Random Sampling with a sample size \(N\)

\(\xrightarrow{N\rightarrow\infty}\)

(1) Sample Mean \(\approx\) Population Mean

(2) Uncertainty of Sample Mean \(\rightarrow 0\) at rate of \(\frac{1}{\sqrt{N}}\)

Random Sampling: Example

If we wanted to know: what is the average commuting time to UBC for students in this course?

population: all students in this class

sample: students in this class who are present during the last 2 minutes of Friday's lecture

Is this a random sample? Why or why not?

Random Sampling: Example

If we wanted to know: what is the average GPA for students in this course?

population: all students in this class

sample: students in this class who are present in class on next Friday (after midterm, right before midterm break)

Is this a random sample? Why or why not?

Sampling Error vs. Measurement Error:

Sampling Error vs. Measurement Error

Be careful:

sampling error can sometimes be measurement error

… but it may not always be measurement error.

Sampling Error vs. Measurement Error

Measurement Error:

  • Incorrectly describe the world because you incorrectly observe values for the case(s) you study

\[Value_{Case \ Truth} - Value_{Case \ Obs.} \neq 0 \xrightarrow{then} measurement \ error\]

Sampling Error:

  • Incorrectly describe the world because you sample cases that are different from the population you want to learn about

\[Value_{Population} - Value_{Sample} \neq 0 \xrightarrow{then} sampling \ error\]

Sampling Error vs. Measurement Error

Sampling error is measurement error when you are evaluating descriptive claims about the population that you sample.

  • "Based on our sample, we estimate that 3.5% of non-citizens in the United States voted in 2010, implying 679,000 illegal votes."

Sampling error is not measurement error when you are evaluating claims about the cases that you sample.

  • "In our sample, Democrats prefer stricter gun control far more than Republicans"

  • "Canvassing for transgender rights increased tolerance of transgender persons for survey respondents in our experiment"

Sampling Error vs. Measurement Error


Many people have argued there is no evidence for Trump's claims

Sampling Error vs. Measurement Error

Sampling Error vs. Measurement Error

Using large election survey in 2010 (55,400 people)

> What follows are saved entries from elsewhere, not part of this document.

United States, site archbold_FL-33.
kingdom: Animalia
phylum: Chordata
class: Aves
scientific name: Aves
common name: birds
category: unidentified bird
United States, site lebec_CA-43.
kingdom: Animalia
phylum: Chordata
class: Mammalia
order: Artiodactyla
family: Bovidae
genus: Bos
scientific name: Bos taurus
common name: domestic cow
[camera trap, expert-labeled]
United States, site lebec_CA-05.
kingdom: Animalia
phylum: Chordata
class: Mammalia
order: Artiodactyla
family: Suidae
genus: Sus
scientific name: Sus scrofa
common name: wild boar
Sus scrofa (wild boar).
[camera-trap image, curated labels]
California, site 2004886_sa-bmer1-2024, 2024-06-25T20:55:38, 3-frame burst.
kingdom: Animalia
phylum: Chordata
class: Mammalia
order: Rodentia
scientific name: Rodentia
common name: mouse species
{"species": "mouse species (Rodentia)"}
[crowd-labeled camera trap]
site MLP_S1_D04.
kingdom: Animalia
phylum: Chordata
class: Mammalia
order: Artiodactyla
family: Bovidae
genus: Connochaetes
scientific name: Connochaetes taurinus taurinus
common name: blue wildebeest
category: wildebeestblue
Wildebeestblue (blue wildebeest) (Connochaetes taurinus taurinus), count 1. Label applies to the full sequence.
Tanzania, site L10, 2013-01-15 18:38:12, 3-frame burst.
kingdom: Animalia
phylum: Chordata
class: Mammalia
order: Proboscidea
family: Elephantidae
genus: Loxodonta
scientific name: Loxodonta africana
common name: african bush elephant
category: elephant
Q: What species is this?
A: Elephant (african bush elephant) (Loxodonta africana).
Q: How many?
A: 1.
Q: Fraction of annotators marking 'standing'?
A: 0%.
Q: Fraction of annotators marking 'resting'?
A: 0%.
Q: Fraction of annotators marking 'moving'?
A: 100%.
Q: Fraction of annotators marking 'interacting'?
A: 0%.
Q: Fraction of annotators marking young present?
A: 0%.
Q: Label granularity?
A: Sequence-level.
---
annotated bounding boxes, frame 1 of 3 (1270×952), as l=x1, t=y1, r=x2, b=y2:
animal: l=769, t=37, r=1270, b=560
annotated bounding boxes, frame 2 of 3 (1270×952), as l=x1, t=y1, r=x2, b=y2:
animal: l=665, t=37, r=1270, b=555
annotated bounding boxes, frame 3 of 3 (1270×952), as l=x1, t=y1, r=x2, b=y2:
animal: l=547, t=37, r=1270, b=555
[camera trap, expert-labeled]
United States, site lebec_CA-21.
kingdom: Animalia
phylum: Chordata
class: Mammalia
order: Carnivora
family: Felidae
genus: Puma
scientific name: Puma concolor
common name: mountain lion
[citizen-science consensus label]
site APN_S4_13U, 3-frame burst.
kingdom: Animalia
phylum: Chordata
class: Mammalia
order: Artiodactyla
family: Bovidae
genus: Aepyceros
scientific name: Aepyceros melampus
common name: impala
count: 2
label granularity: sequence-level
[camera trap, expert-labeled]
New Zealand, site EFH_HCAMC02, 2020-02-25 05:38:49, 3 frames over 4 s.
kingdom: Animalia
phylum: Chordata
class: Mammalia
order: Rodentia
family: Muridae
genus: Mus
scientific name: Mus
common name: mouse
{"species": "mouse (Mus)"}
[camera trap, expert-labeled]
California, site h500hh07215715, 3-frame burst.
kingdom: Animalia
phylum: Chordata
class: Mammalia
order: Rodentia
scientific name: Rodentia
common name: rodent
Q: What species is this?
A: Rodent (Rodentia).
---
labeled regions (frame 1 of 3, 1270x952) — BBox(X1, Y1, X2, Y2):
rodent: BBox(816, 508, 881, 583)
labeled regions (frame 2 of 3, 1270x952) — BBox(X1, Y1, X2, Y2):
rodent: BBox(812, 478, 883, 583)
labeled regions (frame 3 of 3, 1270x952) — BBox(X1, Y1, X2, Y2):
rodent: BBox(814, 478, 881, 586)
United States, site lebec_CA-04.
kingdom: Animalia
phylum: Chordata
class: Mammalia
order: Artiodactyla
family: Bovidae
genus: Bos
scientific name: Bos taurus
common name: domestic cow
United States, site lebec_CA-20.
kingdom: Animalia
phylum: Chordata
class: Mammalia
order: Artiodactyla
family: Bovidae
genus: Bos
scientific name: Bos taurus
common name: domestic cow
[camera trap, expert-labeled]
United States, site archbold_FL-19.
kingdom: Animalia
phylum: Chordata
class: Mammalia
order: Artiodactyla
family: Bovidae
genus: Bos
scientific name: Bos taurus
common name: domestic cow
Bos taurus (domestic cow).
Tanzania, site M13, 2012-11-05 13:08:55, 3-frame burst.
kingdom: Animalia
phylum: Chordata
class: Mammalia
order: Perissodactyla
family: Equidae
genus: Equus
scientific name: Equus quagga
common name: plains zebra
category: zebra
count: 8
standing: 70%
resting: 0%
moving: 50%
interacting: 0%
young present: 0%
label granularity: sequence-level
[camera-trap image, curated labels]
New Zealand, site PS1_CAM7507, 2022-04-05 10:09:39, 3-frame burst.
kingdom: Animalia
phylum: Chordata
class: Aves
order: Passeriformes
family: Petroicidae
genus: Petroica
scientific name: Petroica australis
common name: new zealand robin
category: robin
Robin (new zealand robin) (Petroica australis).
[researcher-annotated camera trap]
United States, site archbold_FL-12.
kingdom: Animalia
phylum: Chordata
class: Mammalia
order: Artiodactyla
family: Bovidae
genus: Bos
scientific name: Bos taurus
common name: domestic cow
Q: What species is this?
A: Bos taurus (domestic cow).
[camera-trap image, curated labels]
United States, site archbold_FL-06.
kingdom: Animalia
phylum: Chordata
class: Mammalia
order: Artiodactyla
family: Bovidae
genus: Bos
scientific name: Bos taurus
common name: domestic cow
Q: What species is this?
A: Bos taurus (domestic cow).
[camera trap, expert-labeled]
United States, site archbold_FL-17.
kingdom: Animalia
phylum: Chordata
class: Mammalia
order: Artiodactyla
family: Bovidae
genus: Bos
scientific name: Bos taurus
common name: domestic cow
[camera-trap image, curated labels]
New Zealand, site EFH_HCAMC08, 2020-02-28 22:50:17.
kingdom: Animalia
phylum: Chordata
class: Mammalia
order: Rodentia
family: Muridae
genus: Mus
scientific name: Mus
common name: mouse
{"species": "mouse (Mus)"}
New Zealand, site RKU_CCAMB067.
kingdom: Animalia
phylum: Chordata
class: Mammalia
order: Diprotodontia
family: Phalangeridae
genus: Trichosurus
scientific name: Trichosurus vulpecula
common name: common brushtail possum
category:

  • Using sample from large survey,
  • Select as their sample of "non-citizens" respondents who indicate they are non-citizens (\(489\))
  • They then count who among those "non-citizens" voted (\(13\))
  • Conclude (with additional work) that 3.5% of non-citizens voted in 2010, up to 14.7% in 2008 (~2.8 million people)

So, wait, is Trump right?

Two Big Problems:

Problem One: Measurement Error

The political scientists who oversee the survey point out:

  • Citizenship question suffers from (low) measurement error.
  • Out of \(18878\) surveyed in both 2010 and 2012, \(99.7\%\) gave the same answer on citizenship, \(0.19\%\) went from "non-citizen" to "citizen" (maybe true), \(0.11\%\) went from "citizen" to "non-citizen" (definitely false)
  • This question generates measurement error (misclassification of who is a citizen) for \(0.1\%\) of people.
  • Because there are so many more citizens than non-citizens, there are many more citizens who are misclassified as "non-citizens"

Two Big Problems:

Problem Two: Sampling Error

measurement error of individuals as citizens/non-citizens, leads to sample of "non-citizens" that include citizens (measurement error suggests about \(18\%\) of "non-citizens" are citizens).

  • We have sampling error… the sample does not reflect the population Richman et al/ Trump want to make inferences about.
  • It could be that the "non-citizen" voting is driven by misclassified citizens.

Two Big Problems:

Two Big Problems:

Overall Problem:

  1. Richman et al/ Trump want to make claims about the population of all non-citizens. They use a sample.
  2. The sample is generated based on individual survey responses to a questions that are wrong for \(0.1\%\) of individuals (measurement error)
  3. This generates sampling bias as the sample systematically includes citizens who are treated as representative of "non-citizens"
  4. Because Richman et al/ Trump are using the sample to support claims about the population the sampling bias counts as measurement error, particularly bias.